> **WORK ITEM**: Look through the records, and whenever a line includes the word "this", copy it.

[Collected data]
- - - - -
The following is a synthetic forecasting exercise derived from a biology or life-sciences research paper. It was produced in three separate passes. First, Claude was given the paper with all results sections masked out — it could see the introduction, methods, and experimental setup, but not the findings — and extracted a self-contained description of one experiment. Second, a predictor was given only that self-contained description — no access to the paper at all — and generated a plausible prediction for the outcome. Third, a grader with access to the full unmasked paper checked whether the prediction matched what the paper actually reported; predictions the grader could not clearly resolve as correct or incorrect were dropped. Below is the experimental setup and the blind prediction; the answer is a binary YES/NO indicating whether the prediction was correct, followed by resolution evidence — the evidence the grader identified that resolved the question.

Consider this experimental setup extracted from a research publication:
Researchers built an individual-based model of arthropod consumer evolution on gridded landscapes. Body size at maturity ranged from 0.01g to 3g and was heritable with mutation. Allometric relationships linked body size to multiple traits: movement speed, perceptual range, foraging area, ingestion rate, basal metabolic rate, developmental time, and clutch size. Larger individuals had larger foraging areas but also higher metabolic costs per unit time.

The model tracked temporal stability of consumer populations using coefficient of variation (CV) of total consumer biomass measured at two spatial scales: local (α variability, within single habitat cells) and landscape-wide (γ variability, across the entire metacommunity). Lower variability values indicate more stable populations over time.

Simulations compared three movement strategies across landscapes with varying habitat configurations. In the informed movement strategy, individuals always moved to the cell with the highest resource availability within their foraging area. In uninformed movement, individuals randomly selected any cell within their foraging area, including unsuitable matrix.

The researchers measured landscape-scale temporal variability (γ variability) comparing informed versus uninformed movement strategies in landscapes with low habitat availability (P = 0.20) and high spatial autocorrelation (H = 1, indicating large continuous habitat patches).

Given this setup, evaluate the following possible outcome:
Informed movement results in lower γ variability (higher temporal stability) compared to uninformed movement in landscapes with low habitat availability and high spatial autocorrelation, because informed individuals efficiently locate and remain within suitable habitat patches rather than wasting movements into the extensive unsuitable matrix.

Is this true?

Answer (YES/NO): NO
- - - - -
> **TASK OUTPUT**:
Consider this experimental setup extracted from a research publication:
Given this setup, evaluate the following possible outcome:
Is this true?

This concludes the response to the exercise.